**Text for analysis**
Twenty-one-year-old Chloe Ferry of Geordie Shores fame is going under the knife again. She’s not happy with her nose job apparently. She says, “I’m going to get another nose job because I’m not very happy with my nose. Basically, my nose is just so small. It’s too small, and I can’t breathe. I’m going to have my nostrils widened. When I flare them open, I can breathe better. I’m just going to get them a little bit widened. Just a tiny bit, not massively. I’ve been thinking about it.”
Since she became famous, Chloe has had several cosmetic enhancements. The list includes a nose job, eyebrow lift, veneers, Botox, tattooed eyebrows, dermal cheek fillers, and regular lip fillers. She also wanted to have a rib removed to make her waist smaller. The self-admitted cosmetic surgery addict admits that her urge for cosmetic surgery has somewhat calmed. She confessed, “I wanted to get a rib removed to make my waist smaller, but I was 19 and very young and wanted more surgery done. But now I’m very calm with my surgery.”
What Are the Signs of Cosmetic Surgery Addiction?
The most common sign of cosmetic surgery addiction is when you go under the knife repeatedly in a bid to change your appearance – no matter what other people say about your looks. This includes non-invasive procedures such as Botox, fillers, veneers, etc.
What Causes Cosmetic Surgery Addiction?
There are many causes for this addiction. Most commonly, it develops because of social pressure to look ‘beautiful’ or ‘perfect’. This conception develops because of photos showing celebrities looking ‘perfect’ in magazines and on TV. It is especially young girls and women who are still very impressionable that will develop such an obsession with their looks. It is, however, not uncommon for men to also become addicted to cosmetic surgery.
There is also a condition called body dysmorphic disorder, or BDD. Sufferers of this condition continuously find flaws with their physical appearance – more than is the norm. BDD sufferers will see themselves as ‘ugly’, even though they will constantly be assured that they are attractive. Their perception of themselves is completely different to how others see them. This causes them to seek help from cosmetic surgeons to ‘improve’ their appearance according to how they think they should look like.
BDD is caused by an underlying issue that needs to be addressed as it causes self-esteem issues with sufferers and can lead to some serious physical complications due to repeated surgery and other procedures. BDD sufferers are often depressed and feel insecure and will continue to go under the knife no matter how many procedures they have already had – they will always find something new that needs to be ‘improved’.

**Study material**
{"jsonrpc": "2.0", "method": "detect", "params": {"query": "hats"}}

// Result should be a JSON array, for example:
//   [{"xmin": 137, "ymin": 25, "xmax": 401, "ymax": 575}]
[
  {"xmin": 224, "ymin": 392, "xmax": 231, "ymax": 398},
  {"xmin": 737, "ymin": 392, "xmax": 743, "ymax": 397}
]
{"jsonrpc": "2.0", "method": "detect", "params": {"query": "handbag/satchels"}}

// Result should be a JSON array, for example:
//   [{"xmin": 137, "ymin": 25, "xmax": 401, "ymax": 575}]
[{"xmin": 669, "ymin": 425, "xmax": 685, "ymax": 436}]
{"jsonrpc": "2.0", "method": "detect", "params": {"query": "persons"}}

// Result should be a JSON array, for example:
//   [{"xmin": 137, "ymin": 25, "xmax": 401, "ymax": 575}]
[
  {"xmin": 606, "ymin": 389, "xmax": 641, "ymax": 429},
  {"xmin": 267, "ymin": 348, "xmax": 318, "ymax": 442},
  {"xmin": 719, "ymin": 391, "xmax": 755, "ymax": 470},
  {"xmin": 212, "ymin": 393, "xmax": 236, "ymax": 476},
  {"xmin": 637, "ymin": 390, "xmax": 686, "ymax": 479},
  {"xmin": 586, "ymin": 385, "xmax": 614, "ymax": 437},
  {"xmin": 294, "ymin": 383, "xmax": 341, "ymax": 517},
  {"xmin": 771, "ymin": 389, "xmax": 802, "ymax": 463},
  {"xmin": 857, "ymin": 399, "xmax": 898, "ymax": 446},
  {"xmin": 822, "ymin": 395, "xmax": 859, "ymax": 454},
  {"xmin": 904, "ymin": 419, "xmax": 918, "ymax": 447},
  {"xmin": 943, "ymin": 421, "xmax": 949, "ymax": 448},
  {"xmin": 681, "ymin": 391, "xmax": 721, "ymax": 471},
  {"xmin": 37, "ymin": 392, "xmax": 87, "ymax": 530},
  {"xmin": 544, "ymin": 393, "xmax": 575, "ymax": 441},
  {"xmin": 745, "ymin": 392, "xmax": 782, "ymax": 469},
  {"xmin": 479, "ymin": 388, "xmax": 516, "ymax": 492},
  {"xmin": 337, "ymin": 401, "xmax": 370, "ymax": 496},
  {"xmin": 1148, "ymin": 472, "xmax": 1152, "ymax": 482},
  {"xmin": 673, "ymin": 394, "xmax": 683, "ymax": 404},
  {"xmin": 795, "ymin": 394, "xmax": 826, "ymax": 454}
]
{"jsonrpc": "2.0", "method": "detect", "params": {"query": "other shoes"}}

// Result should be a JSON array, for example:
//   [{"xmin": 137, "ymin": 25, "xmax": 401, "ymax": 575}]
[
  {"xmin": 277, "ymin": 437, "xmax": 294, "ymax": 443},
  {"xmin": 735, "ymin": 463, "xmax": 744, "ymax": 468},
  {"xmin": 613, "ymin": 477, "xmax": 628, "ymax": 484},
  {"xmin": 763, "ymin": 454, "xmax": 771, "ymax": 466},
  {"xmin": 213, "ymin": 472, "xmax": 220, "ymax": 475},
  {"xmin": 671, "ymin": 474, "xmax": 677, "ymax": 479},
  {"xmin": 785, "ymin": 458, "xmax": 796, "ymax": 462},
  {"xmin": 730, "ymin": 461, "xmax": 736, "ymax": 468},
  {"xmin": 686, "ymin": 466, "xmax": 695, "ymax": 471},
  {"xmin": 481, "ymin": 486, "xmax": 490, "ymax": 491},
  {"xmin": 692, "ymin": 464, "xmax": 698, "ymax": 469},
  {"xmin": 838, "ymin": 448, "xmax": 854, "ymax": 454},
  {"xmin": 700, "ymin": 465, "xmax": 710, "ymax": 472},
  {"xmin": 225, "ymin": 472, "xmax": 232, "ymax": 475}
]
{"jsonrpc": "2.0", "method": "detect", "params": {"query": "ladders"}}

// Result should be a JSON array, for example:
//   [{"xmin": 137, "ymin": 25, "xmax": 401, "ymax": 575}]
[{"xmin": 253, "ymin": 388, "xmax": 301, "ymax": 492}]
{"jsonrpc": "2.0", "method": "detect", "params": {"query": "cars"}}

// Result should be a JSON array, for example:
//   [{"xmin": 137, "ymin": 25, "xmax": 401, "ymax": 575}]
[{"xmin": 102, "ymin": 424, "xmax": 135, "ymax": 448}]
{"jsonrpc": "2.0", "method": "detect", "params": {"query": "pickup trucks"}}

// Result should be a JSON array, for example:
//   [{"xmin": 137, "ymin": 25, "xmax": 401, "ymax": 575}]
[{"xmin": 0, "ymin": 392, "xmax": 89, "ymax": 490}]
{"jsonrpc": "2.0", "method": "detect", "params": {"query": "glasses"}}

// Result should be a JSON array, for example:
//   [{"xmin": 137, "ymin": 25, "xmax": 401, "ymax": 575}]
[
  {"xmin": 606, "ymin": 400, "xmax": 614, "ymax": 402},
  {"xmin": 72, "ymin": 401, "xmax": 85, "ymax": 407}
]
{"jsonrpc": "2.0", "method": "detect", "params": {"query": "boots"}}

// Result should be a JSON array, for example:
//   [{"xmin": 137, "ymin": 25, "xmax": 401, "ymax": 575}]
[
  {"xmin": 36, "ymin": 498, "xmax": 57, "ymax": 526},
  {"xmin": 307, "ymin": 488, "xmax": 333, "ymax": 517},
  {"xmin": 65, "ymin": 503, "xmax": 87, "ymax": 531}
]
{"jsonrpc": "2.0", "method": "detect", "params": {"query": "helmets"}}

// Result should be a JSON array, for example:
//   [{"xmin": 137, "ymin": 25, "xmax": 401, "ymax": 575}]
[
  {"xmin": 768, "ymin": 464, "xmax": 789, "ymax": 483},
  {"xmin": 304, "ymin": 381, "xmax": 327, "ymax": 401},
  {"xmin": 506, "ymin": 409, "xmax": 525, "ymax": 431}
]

**Tasks and exercises**
**a.** Quote the passage from the article on cosmetic surgery addiction, from "The most common" up to and including "fillers, veneers, etc.".
**b.** Continue the article on cosmetic surgery addiction from the point where it stops.

**Exercise responses**
**a.**
The most common sign of cosmetic surgery addiction is when you go under the knife repeatedly in a bid to change your appearance – no matter what other people say about your looks. This includes non-invasive procedures such as Botox, fillers, veneers, etc.

**b.**
Can Cosmetic Surgery Addiction Be Treated?
Pointing out the addiction to those addicted to cosmetic surgery may not be enough to get these individuals to seek help. They need to realise that there is an underlying problem driving their behaviour and that only once that problem has been addressed and dealt with will the urge to have cosmetic surgery subside.
Middlegate has a 24-hour confidential helpline staffed by experienced counsellors to help you with this issue. If you think that you or someone you love is addicted to cosmetic surgery, it is important that you get help as soon as possible. The longer you wait, the greater the risk of causing damage to your body by going for invasive and non-invasive procedures.
Our friendly staff will be able to give you free advice on what to do next and help as well as guide you when deciding to go to a rehab clinic for treatment. It is important to acknowledge that you have a problem. As long as you do not see an issue with your behaviour, you will not see the need to change that behaviour.
What Treatment Is Available to Me?
Compulsive behaviour disorders can be treated with talk therapy as well as alternative therapies such as art therapy where you learn to express yourself through the medium of art in a safe, non-threatening environment. Our counsellors will help tailor a treatment programme around your needs and your underlying issues and help you through the process until you are able to resist the urge to go for surgery.